── Given text

As Marlow narrates his journey up the river, each stop represents a change in his perspective on the colonial society into which he progresses. This is a literally journey between the stations, but even more so it is a figurative journey from light into the darkness of the title. At the same time, as Marlow learns more about the Congo and about his mysterious subject (Kurtz), the journey can be considered one of enlightenment which culminates in Marlow’s meeting with Kurtz and understanding his character.
Marlow stops at three stations, each of which presents a new set of obstacles which he must either accept or change. One way that he comes to understand the colonial territory is that it often presents barriers that cannot be overcome. Marlow becomes complicit in the enterprise that he had expected merely to observe. As long as he accepts his mission of continuing upriver, he also agrees to the conditions that support his moving along.
The first stop in some ways makes the strongest impression on him. As he sees the worn-out, dispirited African laborers either working or resting, he also interacts with station agents. Marlow realizes the absurdity of the colonial situation in which futile, pointless projects are planned but not implemented. Although his journey is taking him upriver, Marlow must now progress on foot to the next intermediary location.
At the second station, called Central, Marlow finds himself at the center of his mission: he learns about Kurtz and accepts the long delay needed to repair his damaged, sunken ship. The crux of his dilemma is his inability to move in either direction; he is stuck in this station and in his involvement in the Company’s project.
The Inner station, when he finally reaches it, exemplifies the interior position within Africa and the inner reaches of Marlow’s being, whether considered his conscience or his soul. Marlow both confronts the violence of the place, as he meets cannibals and escapes an attack but is also still shielded from it by the fog. When he finally arrives, Marlow must admit the ethical and moral dangers he is facing: he is in danger of turning into a Kurtz, yet he must also accept the responsibility to remove the dying man.

────
── Data listing

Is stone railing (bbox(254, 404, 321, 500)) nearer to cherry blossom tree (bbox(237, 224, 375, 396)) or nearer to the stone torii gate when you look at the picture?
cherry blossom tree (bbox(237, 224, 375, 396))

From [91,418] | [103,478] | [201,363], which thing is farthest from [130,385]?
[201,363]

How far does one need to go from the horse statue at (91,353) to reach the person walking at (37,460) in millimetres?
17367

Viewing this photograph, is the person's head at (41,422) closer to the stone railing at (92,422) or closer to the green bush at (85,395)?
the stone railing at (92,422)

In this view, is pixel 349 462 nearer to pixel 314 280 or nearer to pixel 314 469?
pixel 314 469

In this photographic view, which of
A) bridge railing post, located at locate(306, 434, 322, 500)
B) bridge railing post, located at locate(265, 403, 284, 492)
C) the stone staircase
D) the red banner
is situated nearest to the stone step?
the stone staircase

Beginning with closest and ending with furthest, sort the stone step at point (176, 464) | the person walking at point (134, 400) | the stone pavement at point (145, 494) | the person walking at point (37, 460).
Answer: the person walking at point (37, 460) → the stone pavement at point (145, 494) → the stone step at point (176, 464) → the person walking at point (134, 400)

────

Goals:
[A] Output the passage about Marlow's journey upriver from "The first stop" up to and including "next intermediary location.", word for word.
[B] Pick up the passage about Marlow's journey upriver after its final sentence and carry it further.

Answers given:
[A]
The first stop in some ways makes the strongest impression on him. As he sees the worn-out, dispirited African laborers either working or resting, he also interacts with station agents. Marlow realizes the absurdity of the colonial situation in which futile, pointless projects are planned but not implemented. Although his journey is taking him upriver, Marlow must now progress on foot to the next intermediary location.

[B]
Joseph Conrad's Heart of Darkness is based upon Conrad's own experience as a steamboat captain in the area once known as the Congo. Conrad commanded his ship for a short time when he became ill and had to return home, but he had seen enough of conditions in the Congo. Conrad bases the stations on actual locations within the Congo.
It is correct in thinking that with Conrad's work, there is more than meets the eye when studying his writing:
Conrad infused his work with psychological and moral implications. His characters face deep problems, ones with difficult or no answers. Their response to these questions often determines the course of their lives...much of his story lies beneath the surface narrative. The adventure is merely one level of the story...
The thread that joins all three stations together is the Congo River. The Congo River is symbolic of the journey a person takes to discover the truth about himself (or herself). The journey may offer items of beauty: flowers, exotic birds or other wildlife. However, Conrad's warns the reader of what lies beneath the beauty: mystery, seduction, or dangerous knowledge: corruption. In each person's soul, it can be found quietly waiting. In many people it may remain dormant forever; in other cases, it presents itself and a battle for control ensues. In some cases, even with the light, darkness is triumphant, and this is at the core of Conrad's novel.
The first stop is the Lower Station. This symbolizes warning and mental confusion. Marlow is bewildered by what he sees—a cemetery of old machinery lying about rusting for no reason. Men are blasting with dynamite; there is nothing in their way, so it is pointless, but they continue. He notices the natives who are treated like the enemy: they are beaten, shackled, starving and lacking hope. They have a look of death about them.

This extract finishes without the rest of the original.